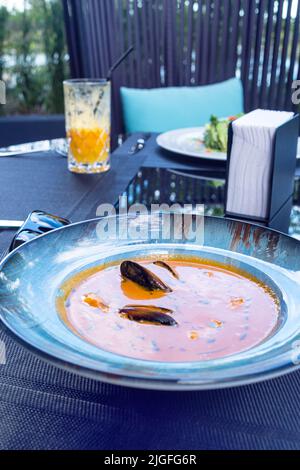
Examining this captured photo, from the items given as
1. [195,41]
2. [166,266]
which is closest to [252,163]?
[166,266]

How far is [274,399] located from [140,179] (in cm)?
69

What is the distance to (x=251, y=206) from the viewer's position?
791mm

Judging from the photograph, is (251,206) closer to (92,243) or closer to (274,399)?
(92,243)

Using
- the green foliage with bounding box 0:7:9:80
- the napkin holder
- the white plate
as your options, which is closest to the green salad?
the white plate

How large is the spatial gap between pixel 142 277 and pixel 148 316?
0.07m

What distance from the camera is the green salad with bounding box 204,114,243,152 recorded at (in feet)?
4.06

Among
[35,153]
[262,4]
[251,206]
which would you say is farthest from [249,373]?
[262,4]

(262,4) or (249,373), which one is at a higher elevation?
(262,4)

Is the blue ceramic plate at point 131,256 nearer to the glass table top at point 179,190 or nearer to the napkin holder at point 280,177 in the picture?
the napkin holder at point 280,177

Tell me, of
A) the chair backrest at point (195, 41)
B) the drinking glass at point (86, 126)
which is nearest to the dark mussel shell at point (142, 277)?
the drinking glass at point (86, 126)

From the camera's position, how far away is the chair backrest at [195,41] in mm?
2428

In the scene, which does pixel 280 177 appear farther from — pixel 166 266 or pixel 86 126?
pixel 86 126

....

__WHAT YOU ARE ASKED TO DO__. Make an exact copy of every entry above, minus the images.

__FINISHED TASK__.
Examining this captured photo, from the items given as
1. [195,41]
2. [166,266]
which is closest to [252,163]?
[166,266]

How far is [274,399] located from [140,179] (in cm)?
69

What is the distance to (x=251, y=206) from the viewer's position?
791mm

Judging from the photograph, is (251,206) closer to (92,243) or closer to (274,399)?
(92,243)

Using
- the green foliage with bounding box 0:7:9:80
- the napkin holder
- the white plate
as your options, which is closest to the green salad?
the white plate

How large is the spatial gap between pixel 142 277 and pixel 148 316?
0.07m

What distance from the camera is the green salad with bounding box 204,114,243,152 recorded at (in feet)?
4.06

Among
[35,153]
[262,4]
[251,206]
which would you say is farthest from [249,373]?
[262,4]

(262,4) or (249,373), which one is at a higher elevation?
(262,4)

Is the blue ceramic plate at point 131,256 nearer to the glass table top at point 179,190 or nearer to the napkin holder at point 280,177 in the picture?
the napkin holder at point 280,177

Tell me, of
A) the chair backrest at point (195, 41)
B) the drinking glass at point (86, 126)
which is nearest to the dark mussel shell at point (142, 277)?
the drinking glass at point (86, 126)

From the camera's position, how far away is the chair backrest at [195,41] in mm?
2428

In the scene, which does pixel 280 177 appear farther from — pixel 166 266 or pixel 86 126?
pixel 86 126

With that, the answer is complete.